Spark Getting Started Guide
Setup
Setup
To use LakeSoul in Spark, first configure Spark Catalog. LakeSoul uses Apache Spark’s DataSourceV2 API for data source and catalog implementations. Moreover, LakeSoul provides scala table API to extend the capability of LakeSoul table.
Spark 3 Support Matrix
LakeSoul | Spark Version |
---|---|
2.2.x-2.4.x | 3.3.x |
2.0.x-2.1.x | 3.1.x |
Spark Shell/SQL/PySpark
Run spark-shell/spark-sql/pyspark with the LakeSoulSparkSessionExtension
sql extension.
- Spark SQL
- Scala
- PySpark
spark-sql --conf spark.sql.extensions=com.dmetasoul.lakesoul.sql.LakeSoulSparkSessionExtension --conf spark.sql.catalog.lakesoul=org.apache.spark.sql.lakesoul.catalog.LakeSoulCatalog --conf spark.sql.defaultCatalog=lakesoul --jars lakesoul-spark-spark-3.3-2.6.2.jar
spark-shell --conf spark.sql.extensions=com.dmetasoul.lakesoul.sql.LakeSoulSparkSessionExtension --conf spark.sql.catalog.lakesoul=org.apache.spark.sql.lakesoul.catalog.LakeSoulCatalog --conf spark.sql.defaultCatalog=lakesoul --jars lakesoul-spark-spark-3.3-2.6.2.jar
wget https://github.com/lakesoul-io/LakeSoul/tree/main/python/lakesoul/spark/tables.py
pyspark --conf spark.sql.extensions=com.dmetasoul.lakesoul.sql.LakeSoulSparkSessionExtension --conf spark.sql.catalog.lakesoul=org.apache.spark.sql.lakesoul.catalog.LakeSoulCatalog --conf spark.sql.defaultCatalog=lakesoul --jars lakesoul-spark-spark-3.3-2.6.2.jar --py-files tables.py
Setup Maven Project
Include maven dependencies in your project:
<dependency>
<groupId>com.dmetasoul</groupId>
<artifactId>lakesoul-spark</artifactId>
<version>3.3-2.6.2</version>
</dependency>
- Scala
// Scala
import org.apache.spark.sql.SparkSession
import org.apache.spark.sql.types._
import org.apache.spark.sql.Row
import org.apache.spark.sql.lakesoul.LakeSoulOptions
import spark.implicits._
import com.dmetasoul.lakesoul.tables.LakeSoulTable
val builder = SparkSession.builder()
.master("local")
.config("spark.sql.extensions", "com.dmetasoul.lakesoul.sql.LakeSoulSparkSessionExtension")

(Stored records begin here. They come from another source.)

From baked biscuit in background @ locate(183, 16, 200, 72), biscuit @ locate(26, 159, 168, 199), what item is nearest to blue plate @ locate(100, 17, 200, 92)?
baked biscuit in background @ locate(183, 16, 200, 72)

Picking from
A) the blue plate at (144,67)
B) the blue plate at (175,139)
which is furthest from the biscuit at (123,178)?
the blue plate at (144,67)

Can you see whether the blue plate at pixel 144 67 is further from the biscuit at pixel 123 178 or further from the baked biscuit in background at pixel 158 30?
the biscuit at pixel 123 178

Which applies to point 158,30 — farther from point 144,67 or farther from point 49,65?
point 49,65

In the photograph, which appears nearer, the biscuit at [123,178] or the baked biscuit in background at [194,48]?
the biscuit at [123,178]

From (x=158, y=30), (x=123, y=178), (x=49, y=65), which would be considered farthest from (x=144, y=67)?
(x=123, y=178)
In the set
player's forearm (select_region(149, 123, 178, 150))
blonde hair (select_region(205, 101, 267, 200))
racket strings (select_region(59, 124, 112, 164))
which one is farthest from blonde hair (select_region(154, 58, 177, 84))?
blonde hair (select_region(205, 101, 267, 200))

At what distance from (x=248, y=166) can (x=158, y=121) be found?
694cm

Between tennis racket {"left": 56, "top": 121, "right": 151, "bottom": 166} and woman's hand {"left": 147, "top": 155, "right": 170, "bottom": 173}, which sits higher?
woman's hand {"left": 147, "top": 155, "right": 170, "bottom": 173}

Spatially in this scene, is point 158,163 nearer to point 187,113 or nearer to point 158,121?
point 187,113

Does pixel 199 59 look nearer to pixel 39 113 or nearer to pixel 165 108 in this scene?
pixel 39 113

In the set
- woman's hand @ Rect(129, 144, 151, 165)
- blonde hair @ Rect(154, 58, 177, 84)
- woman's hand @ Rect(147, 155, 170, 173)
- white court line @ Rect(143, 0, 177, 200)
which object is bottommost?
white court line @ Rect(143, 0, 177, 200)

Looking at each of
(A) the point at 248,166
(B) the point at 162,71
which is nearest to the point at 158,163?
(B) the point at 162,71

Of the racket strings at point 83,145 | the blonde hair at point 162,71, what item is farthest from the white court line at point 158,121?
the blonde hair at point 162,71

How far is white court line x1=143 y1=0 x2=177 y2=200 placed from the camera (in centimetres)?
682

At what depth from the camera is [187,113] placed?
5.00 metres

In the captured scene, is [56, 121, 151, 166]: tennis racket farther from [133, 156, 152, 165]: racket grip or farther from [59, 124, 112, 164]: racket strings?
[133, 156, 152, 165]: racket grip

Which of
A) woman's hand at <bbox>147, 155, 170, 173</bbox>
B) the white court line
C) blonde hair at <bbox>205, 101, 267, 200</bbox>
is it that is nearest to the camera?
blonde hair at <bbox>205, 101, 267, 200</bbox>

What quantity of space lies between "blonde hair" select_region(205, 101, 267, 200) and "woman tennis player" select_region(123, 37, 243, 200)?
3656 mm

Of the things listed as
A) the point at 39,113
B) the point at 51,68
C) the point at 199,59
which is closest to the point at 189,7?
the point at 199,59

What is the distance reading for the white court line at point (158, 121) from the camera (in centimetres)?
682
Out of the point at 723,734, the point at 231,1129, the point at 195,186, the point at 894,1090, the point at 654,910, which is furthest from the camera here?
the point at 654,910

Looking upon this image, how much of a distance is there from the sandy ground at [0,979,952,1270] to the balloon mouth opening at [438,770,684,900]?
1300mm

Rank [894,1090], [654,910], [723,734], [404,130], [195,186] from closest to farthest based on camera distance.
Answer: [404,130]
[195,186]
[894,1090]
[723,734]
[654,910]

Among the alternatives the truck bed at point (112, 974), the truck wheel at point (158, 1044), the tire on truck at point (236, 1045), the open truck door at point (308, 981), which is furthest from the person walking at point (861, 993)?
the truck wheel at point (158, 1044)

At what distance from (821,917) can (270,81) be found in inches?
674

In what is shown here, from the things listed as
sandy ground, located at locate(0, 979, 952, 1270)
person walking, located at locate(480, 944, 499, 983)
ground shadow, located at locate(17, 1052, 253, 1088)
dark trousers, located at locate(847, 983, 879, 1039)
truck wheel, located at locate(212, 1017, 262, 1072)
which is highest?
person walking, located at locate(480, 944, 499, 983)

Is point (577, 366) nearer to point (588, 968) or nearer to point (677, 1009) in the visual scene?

.config("spark.sql.catalog.spark_catalog", "org.apache.spark.sql.lakesoul.catalog.LakeSoulCatalog")
.config("spark.sql.defaultCatalog", "lakesoul")
val spark = builder.getOrCreate()
Create Namespace
First, create a namespace for LakeSoul table, default namespace of LakeSoul Catalog is default
.
- Spark SQL
- Scala
- PySpark
CREATE NAMESPACE IF NOT EXISTS lakesoul_namespace;
USE lakesoul_namespace;
SHOW TABLES;
// Scala
spark.sql("CREATE NAMESPACE IF NOT EXISTS lakesoul_namespace")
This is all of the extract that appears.